EXERCISE
Reproduce the lines below word for word, starting with the line that contains "How far is point" and going on through the line that contains "1747 centimetres", both included.

DATA RECORDS
<<<<
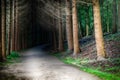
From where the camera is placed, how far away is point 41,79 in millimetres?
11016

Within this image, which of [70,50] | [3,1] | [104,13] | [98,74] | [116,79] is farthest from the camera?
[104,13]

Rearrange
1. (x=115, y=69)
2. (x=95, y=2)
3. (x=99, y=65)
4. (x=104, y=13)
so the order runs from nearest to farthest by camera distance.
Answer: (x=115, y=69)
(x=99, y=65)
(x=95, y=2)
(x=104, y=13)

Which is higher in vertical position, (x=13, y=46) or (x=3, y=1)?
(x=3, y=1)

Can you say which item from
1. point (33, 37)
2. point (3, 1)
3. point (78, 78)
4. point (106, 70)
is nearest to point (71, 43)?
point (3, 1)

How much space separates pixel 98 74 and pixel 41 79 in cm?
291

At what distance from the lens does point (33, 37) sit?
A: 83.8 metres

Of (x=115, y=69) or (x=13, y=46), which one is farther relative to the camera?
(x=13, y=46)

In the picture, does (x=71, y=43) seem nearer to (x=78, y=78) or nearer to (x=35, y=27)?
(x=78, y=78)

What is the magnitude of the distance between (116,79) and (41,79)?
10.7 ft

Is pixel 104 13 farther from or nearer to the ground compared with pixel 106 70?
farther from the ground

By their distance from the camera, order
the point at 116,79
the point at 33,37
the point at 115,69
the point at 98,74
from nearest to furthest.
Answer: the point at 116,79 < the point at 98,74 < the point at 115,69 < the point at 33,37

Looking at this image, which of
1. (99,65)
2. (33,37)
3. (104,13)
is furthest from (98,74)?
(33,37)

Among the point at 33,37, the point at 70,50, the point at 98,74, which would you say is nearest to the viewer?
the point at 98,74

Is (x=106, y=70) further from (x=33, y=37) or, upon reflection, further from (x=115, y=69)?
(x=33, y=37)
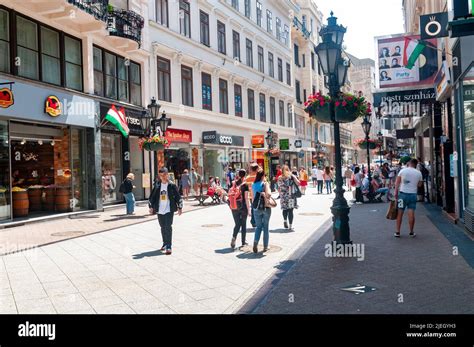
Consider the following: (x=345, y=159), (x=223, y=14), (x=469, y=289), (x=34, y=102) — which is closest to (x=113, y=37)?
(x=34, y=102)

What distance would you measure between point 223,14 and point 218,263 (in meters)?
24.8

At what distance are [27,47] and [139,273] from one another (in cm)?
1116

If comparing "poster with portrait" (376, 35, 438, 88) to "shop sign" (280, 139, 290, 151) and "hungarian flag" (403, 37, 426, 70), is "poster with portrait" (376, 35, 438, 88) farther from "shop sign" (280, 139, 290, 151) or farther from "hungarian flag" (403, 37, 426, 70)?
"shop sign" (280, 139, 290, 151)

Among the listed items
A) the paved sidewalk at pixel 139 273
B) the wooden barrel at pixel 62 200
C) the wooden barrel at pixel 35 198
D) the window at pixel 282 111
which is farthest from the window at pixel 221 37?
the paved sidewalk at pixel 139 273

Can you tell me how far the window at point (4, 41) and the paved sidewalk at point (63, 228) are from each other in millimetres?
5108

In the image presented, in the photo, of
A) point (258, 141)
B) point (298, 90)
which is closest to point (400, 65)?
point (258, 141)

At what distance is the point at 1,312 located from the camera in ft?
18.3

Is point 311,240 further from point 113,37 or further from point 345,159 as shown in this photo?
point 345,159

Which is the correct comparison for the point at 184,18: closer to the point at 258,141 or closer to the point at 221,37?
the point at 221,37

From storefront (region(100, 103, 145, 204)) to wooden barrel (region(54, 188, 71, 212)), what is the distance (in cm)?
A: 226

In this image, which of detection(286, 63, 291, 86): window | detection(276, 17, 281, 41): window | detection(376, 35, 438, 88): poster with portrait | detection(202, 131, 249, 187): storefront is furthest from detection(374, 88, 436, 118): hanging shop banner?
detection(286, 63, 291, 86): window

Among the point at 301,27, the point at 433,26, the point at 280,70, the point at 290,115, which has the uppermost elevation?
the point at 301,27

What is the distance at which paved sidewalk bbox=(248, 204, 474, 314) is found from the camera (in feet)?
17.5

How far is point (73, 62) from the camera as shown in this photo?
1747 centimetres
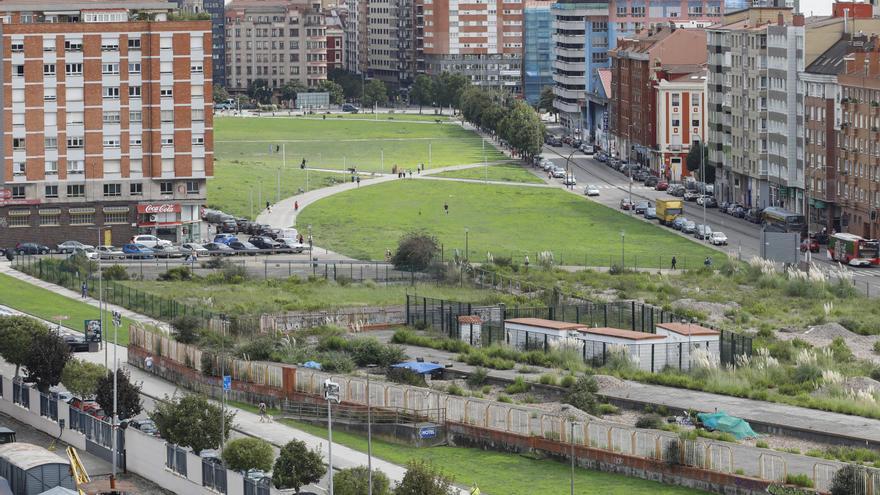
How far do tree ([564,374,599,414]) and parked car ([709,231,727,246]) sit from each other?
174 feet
>>>>
<<<<
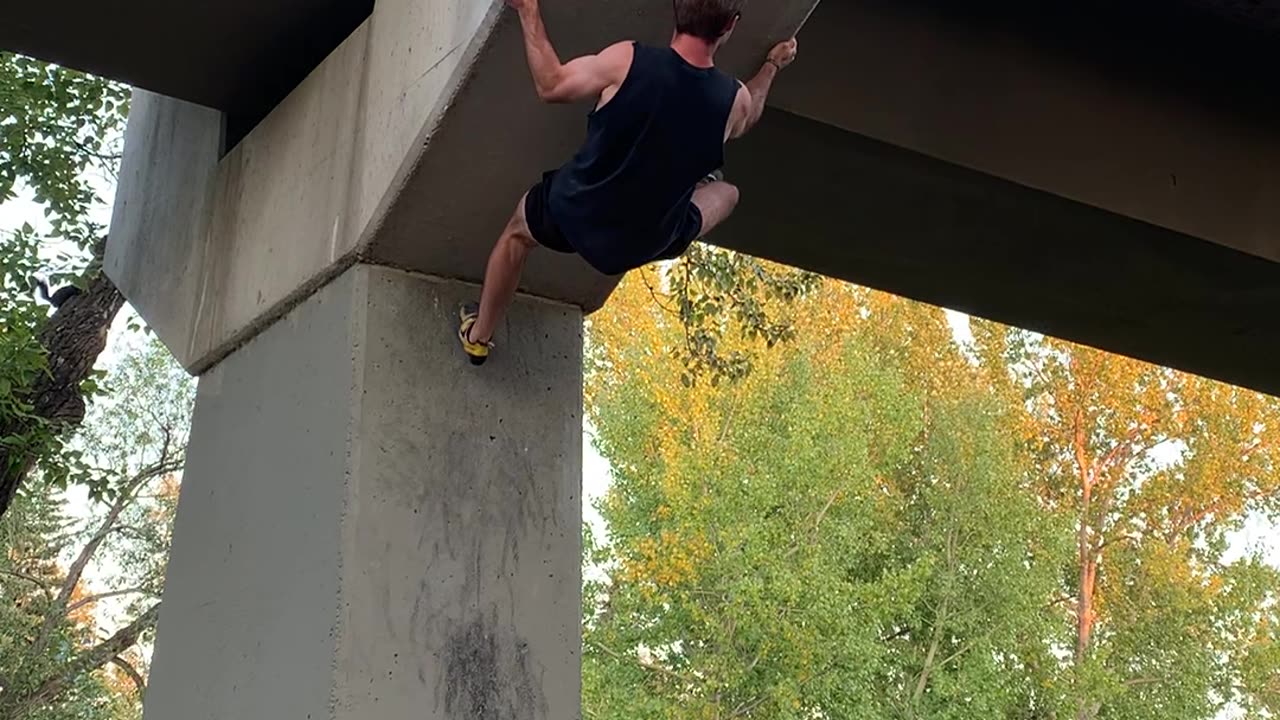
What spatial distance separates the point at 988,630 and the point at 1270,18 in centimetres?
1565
>>>>
<<<<
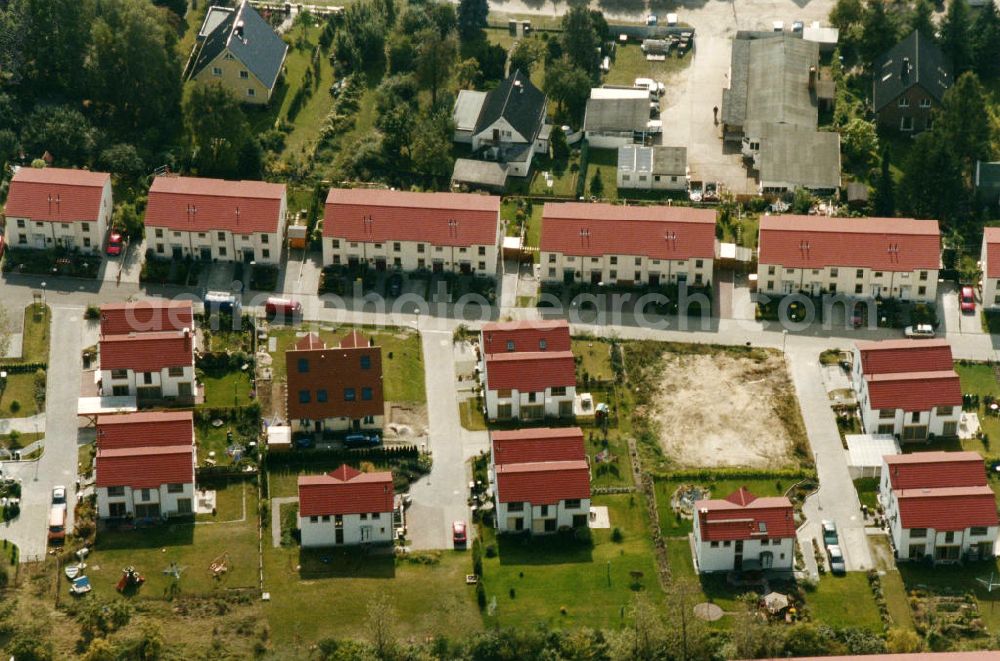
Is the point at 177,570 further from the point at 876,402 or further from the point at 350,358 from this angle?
>>>>
ANSWER TO THIS EXERCISE
How far is point (73, 62) from the camera as shown in this photo?
1747 centimetres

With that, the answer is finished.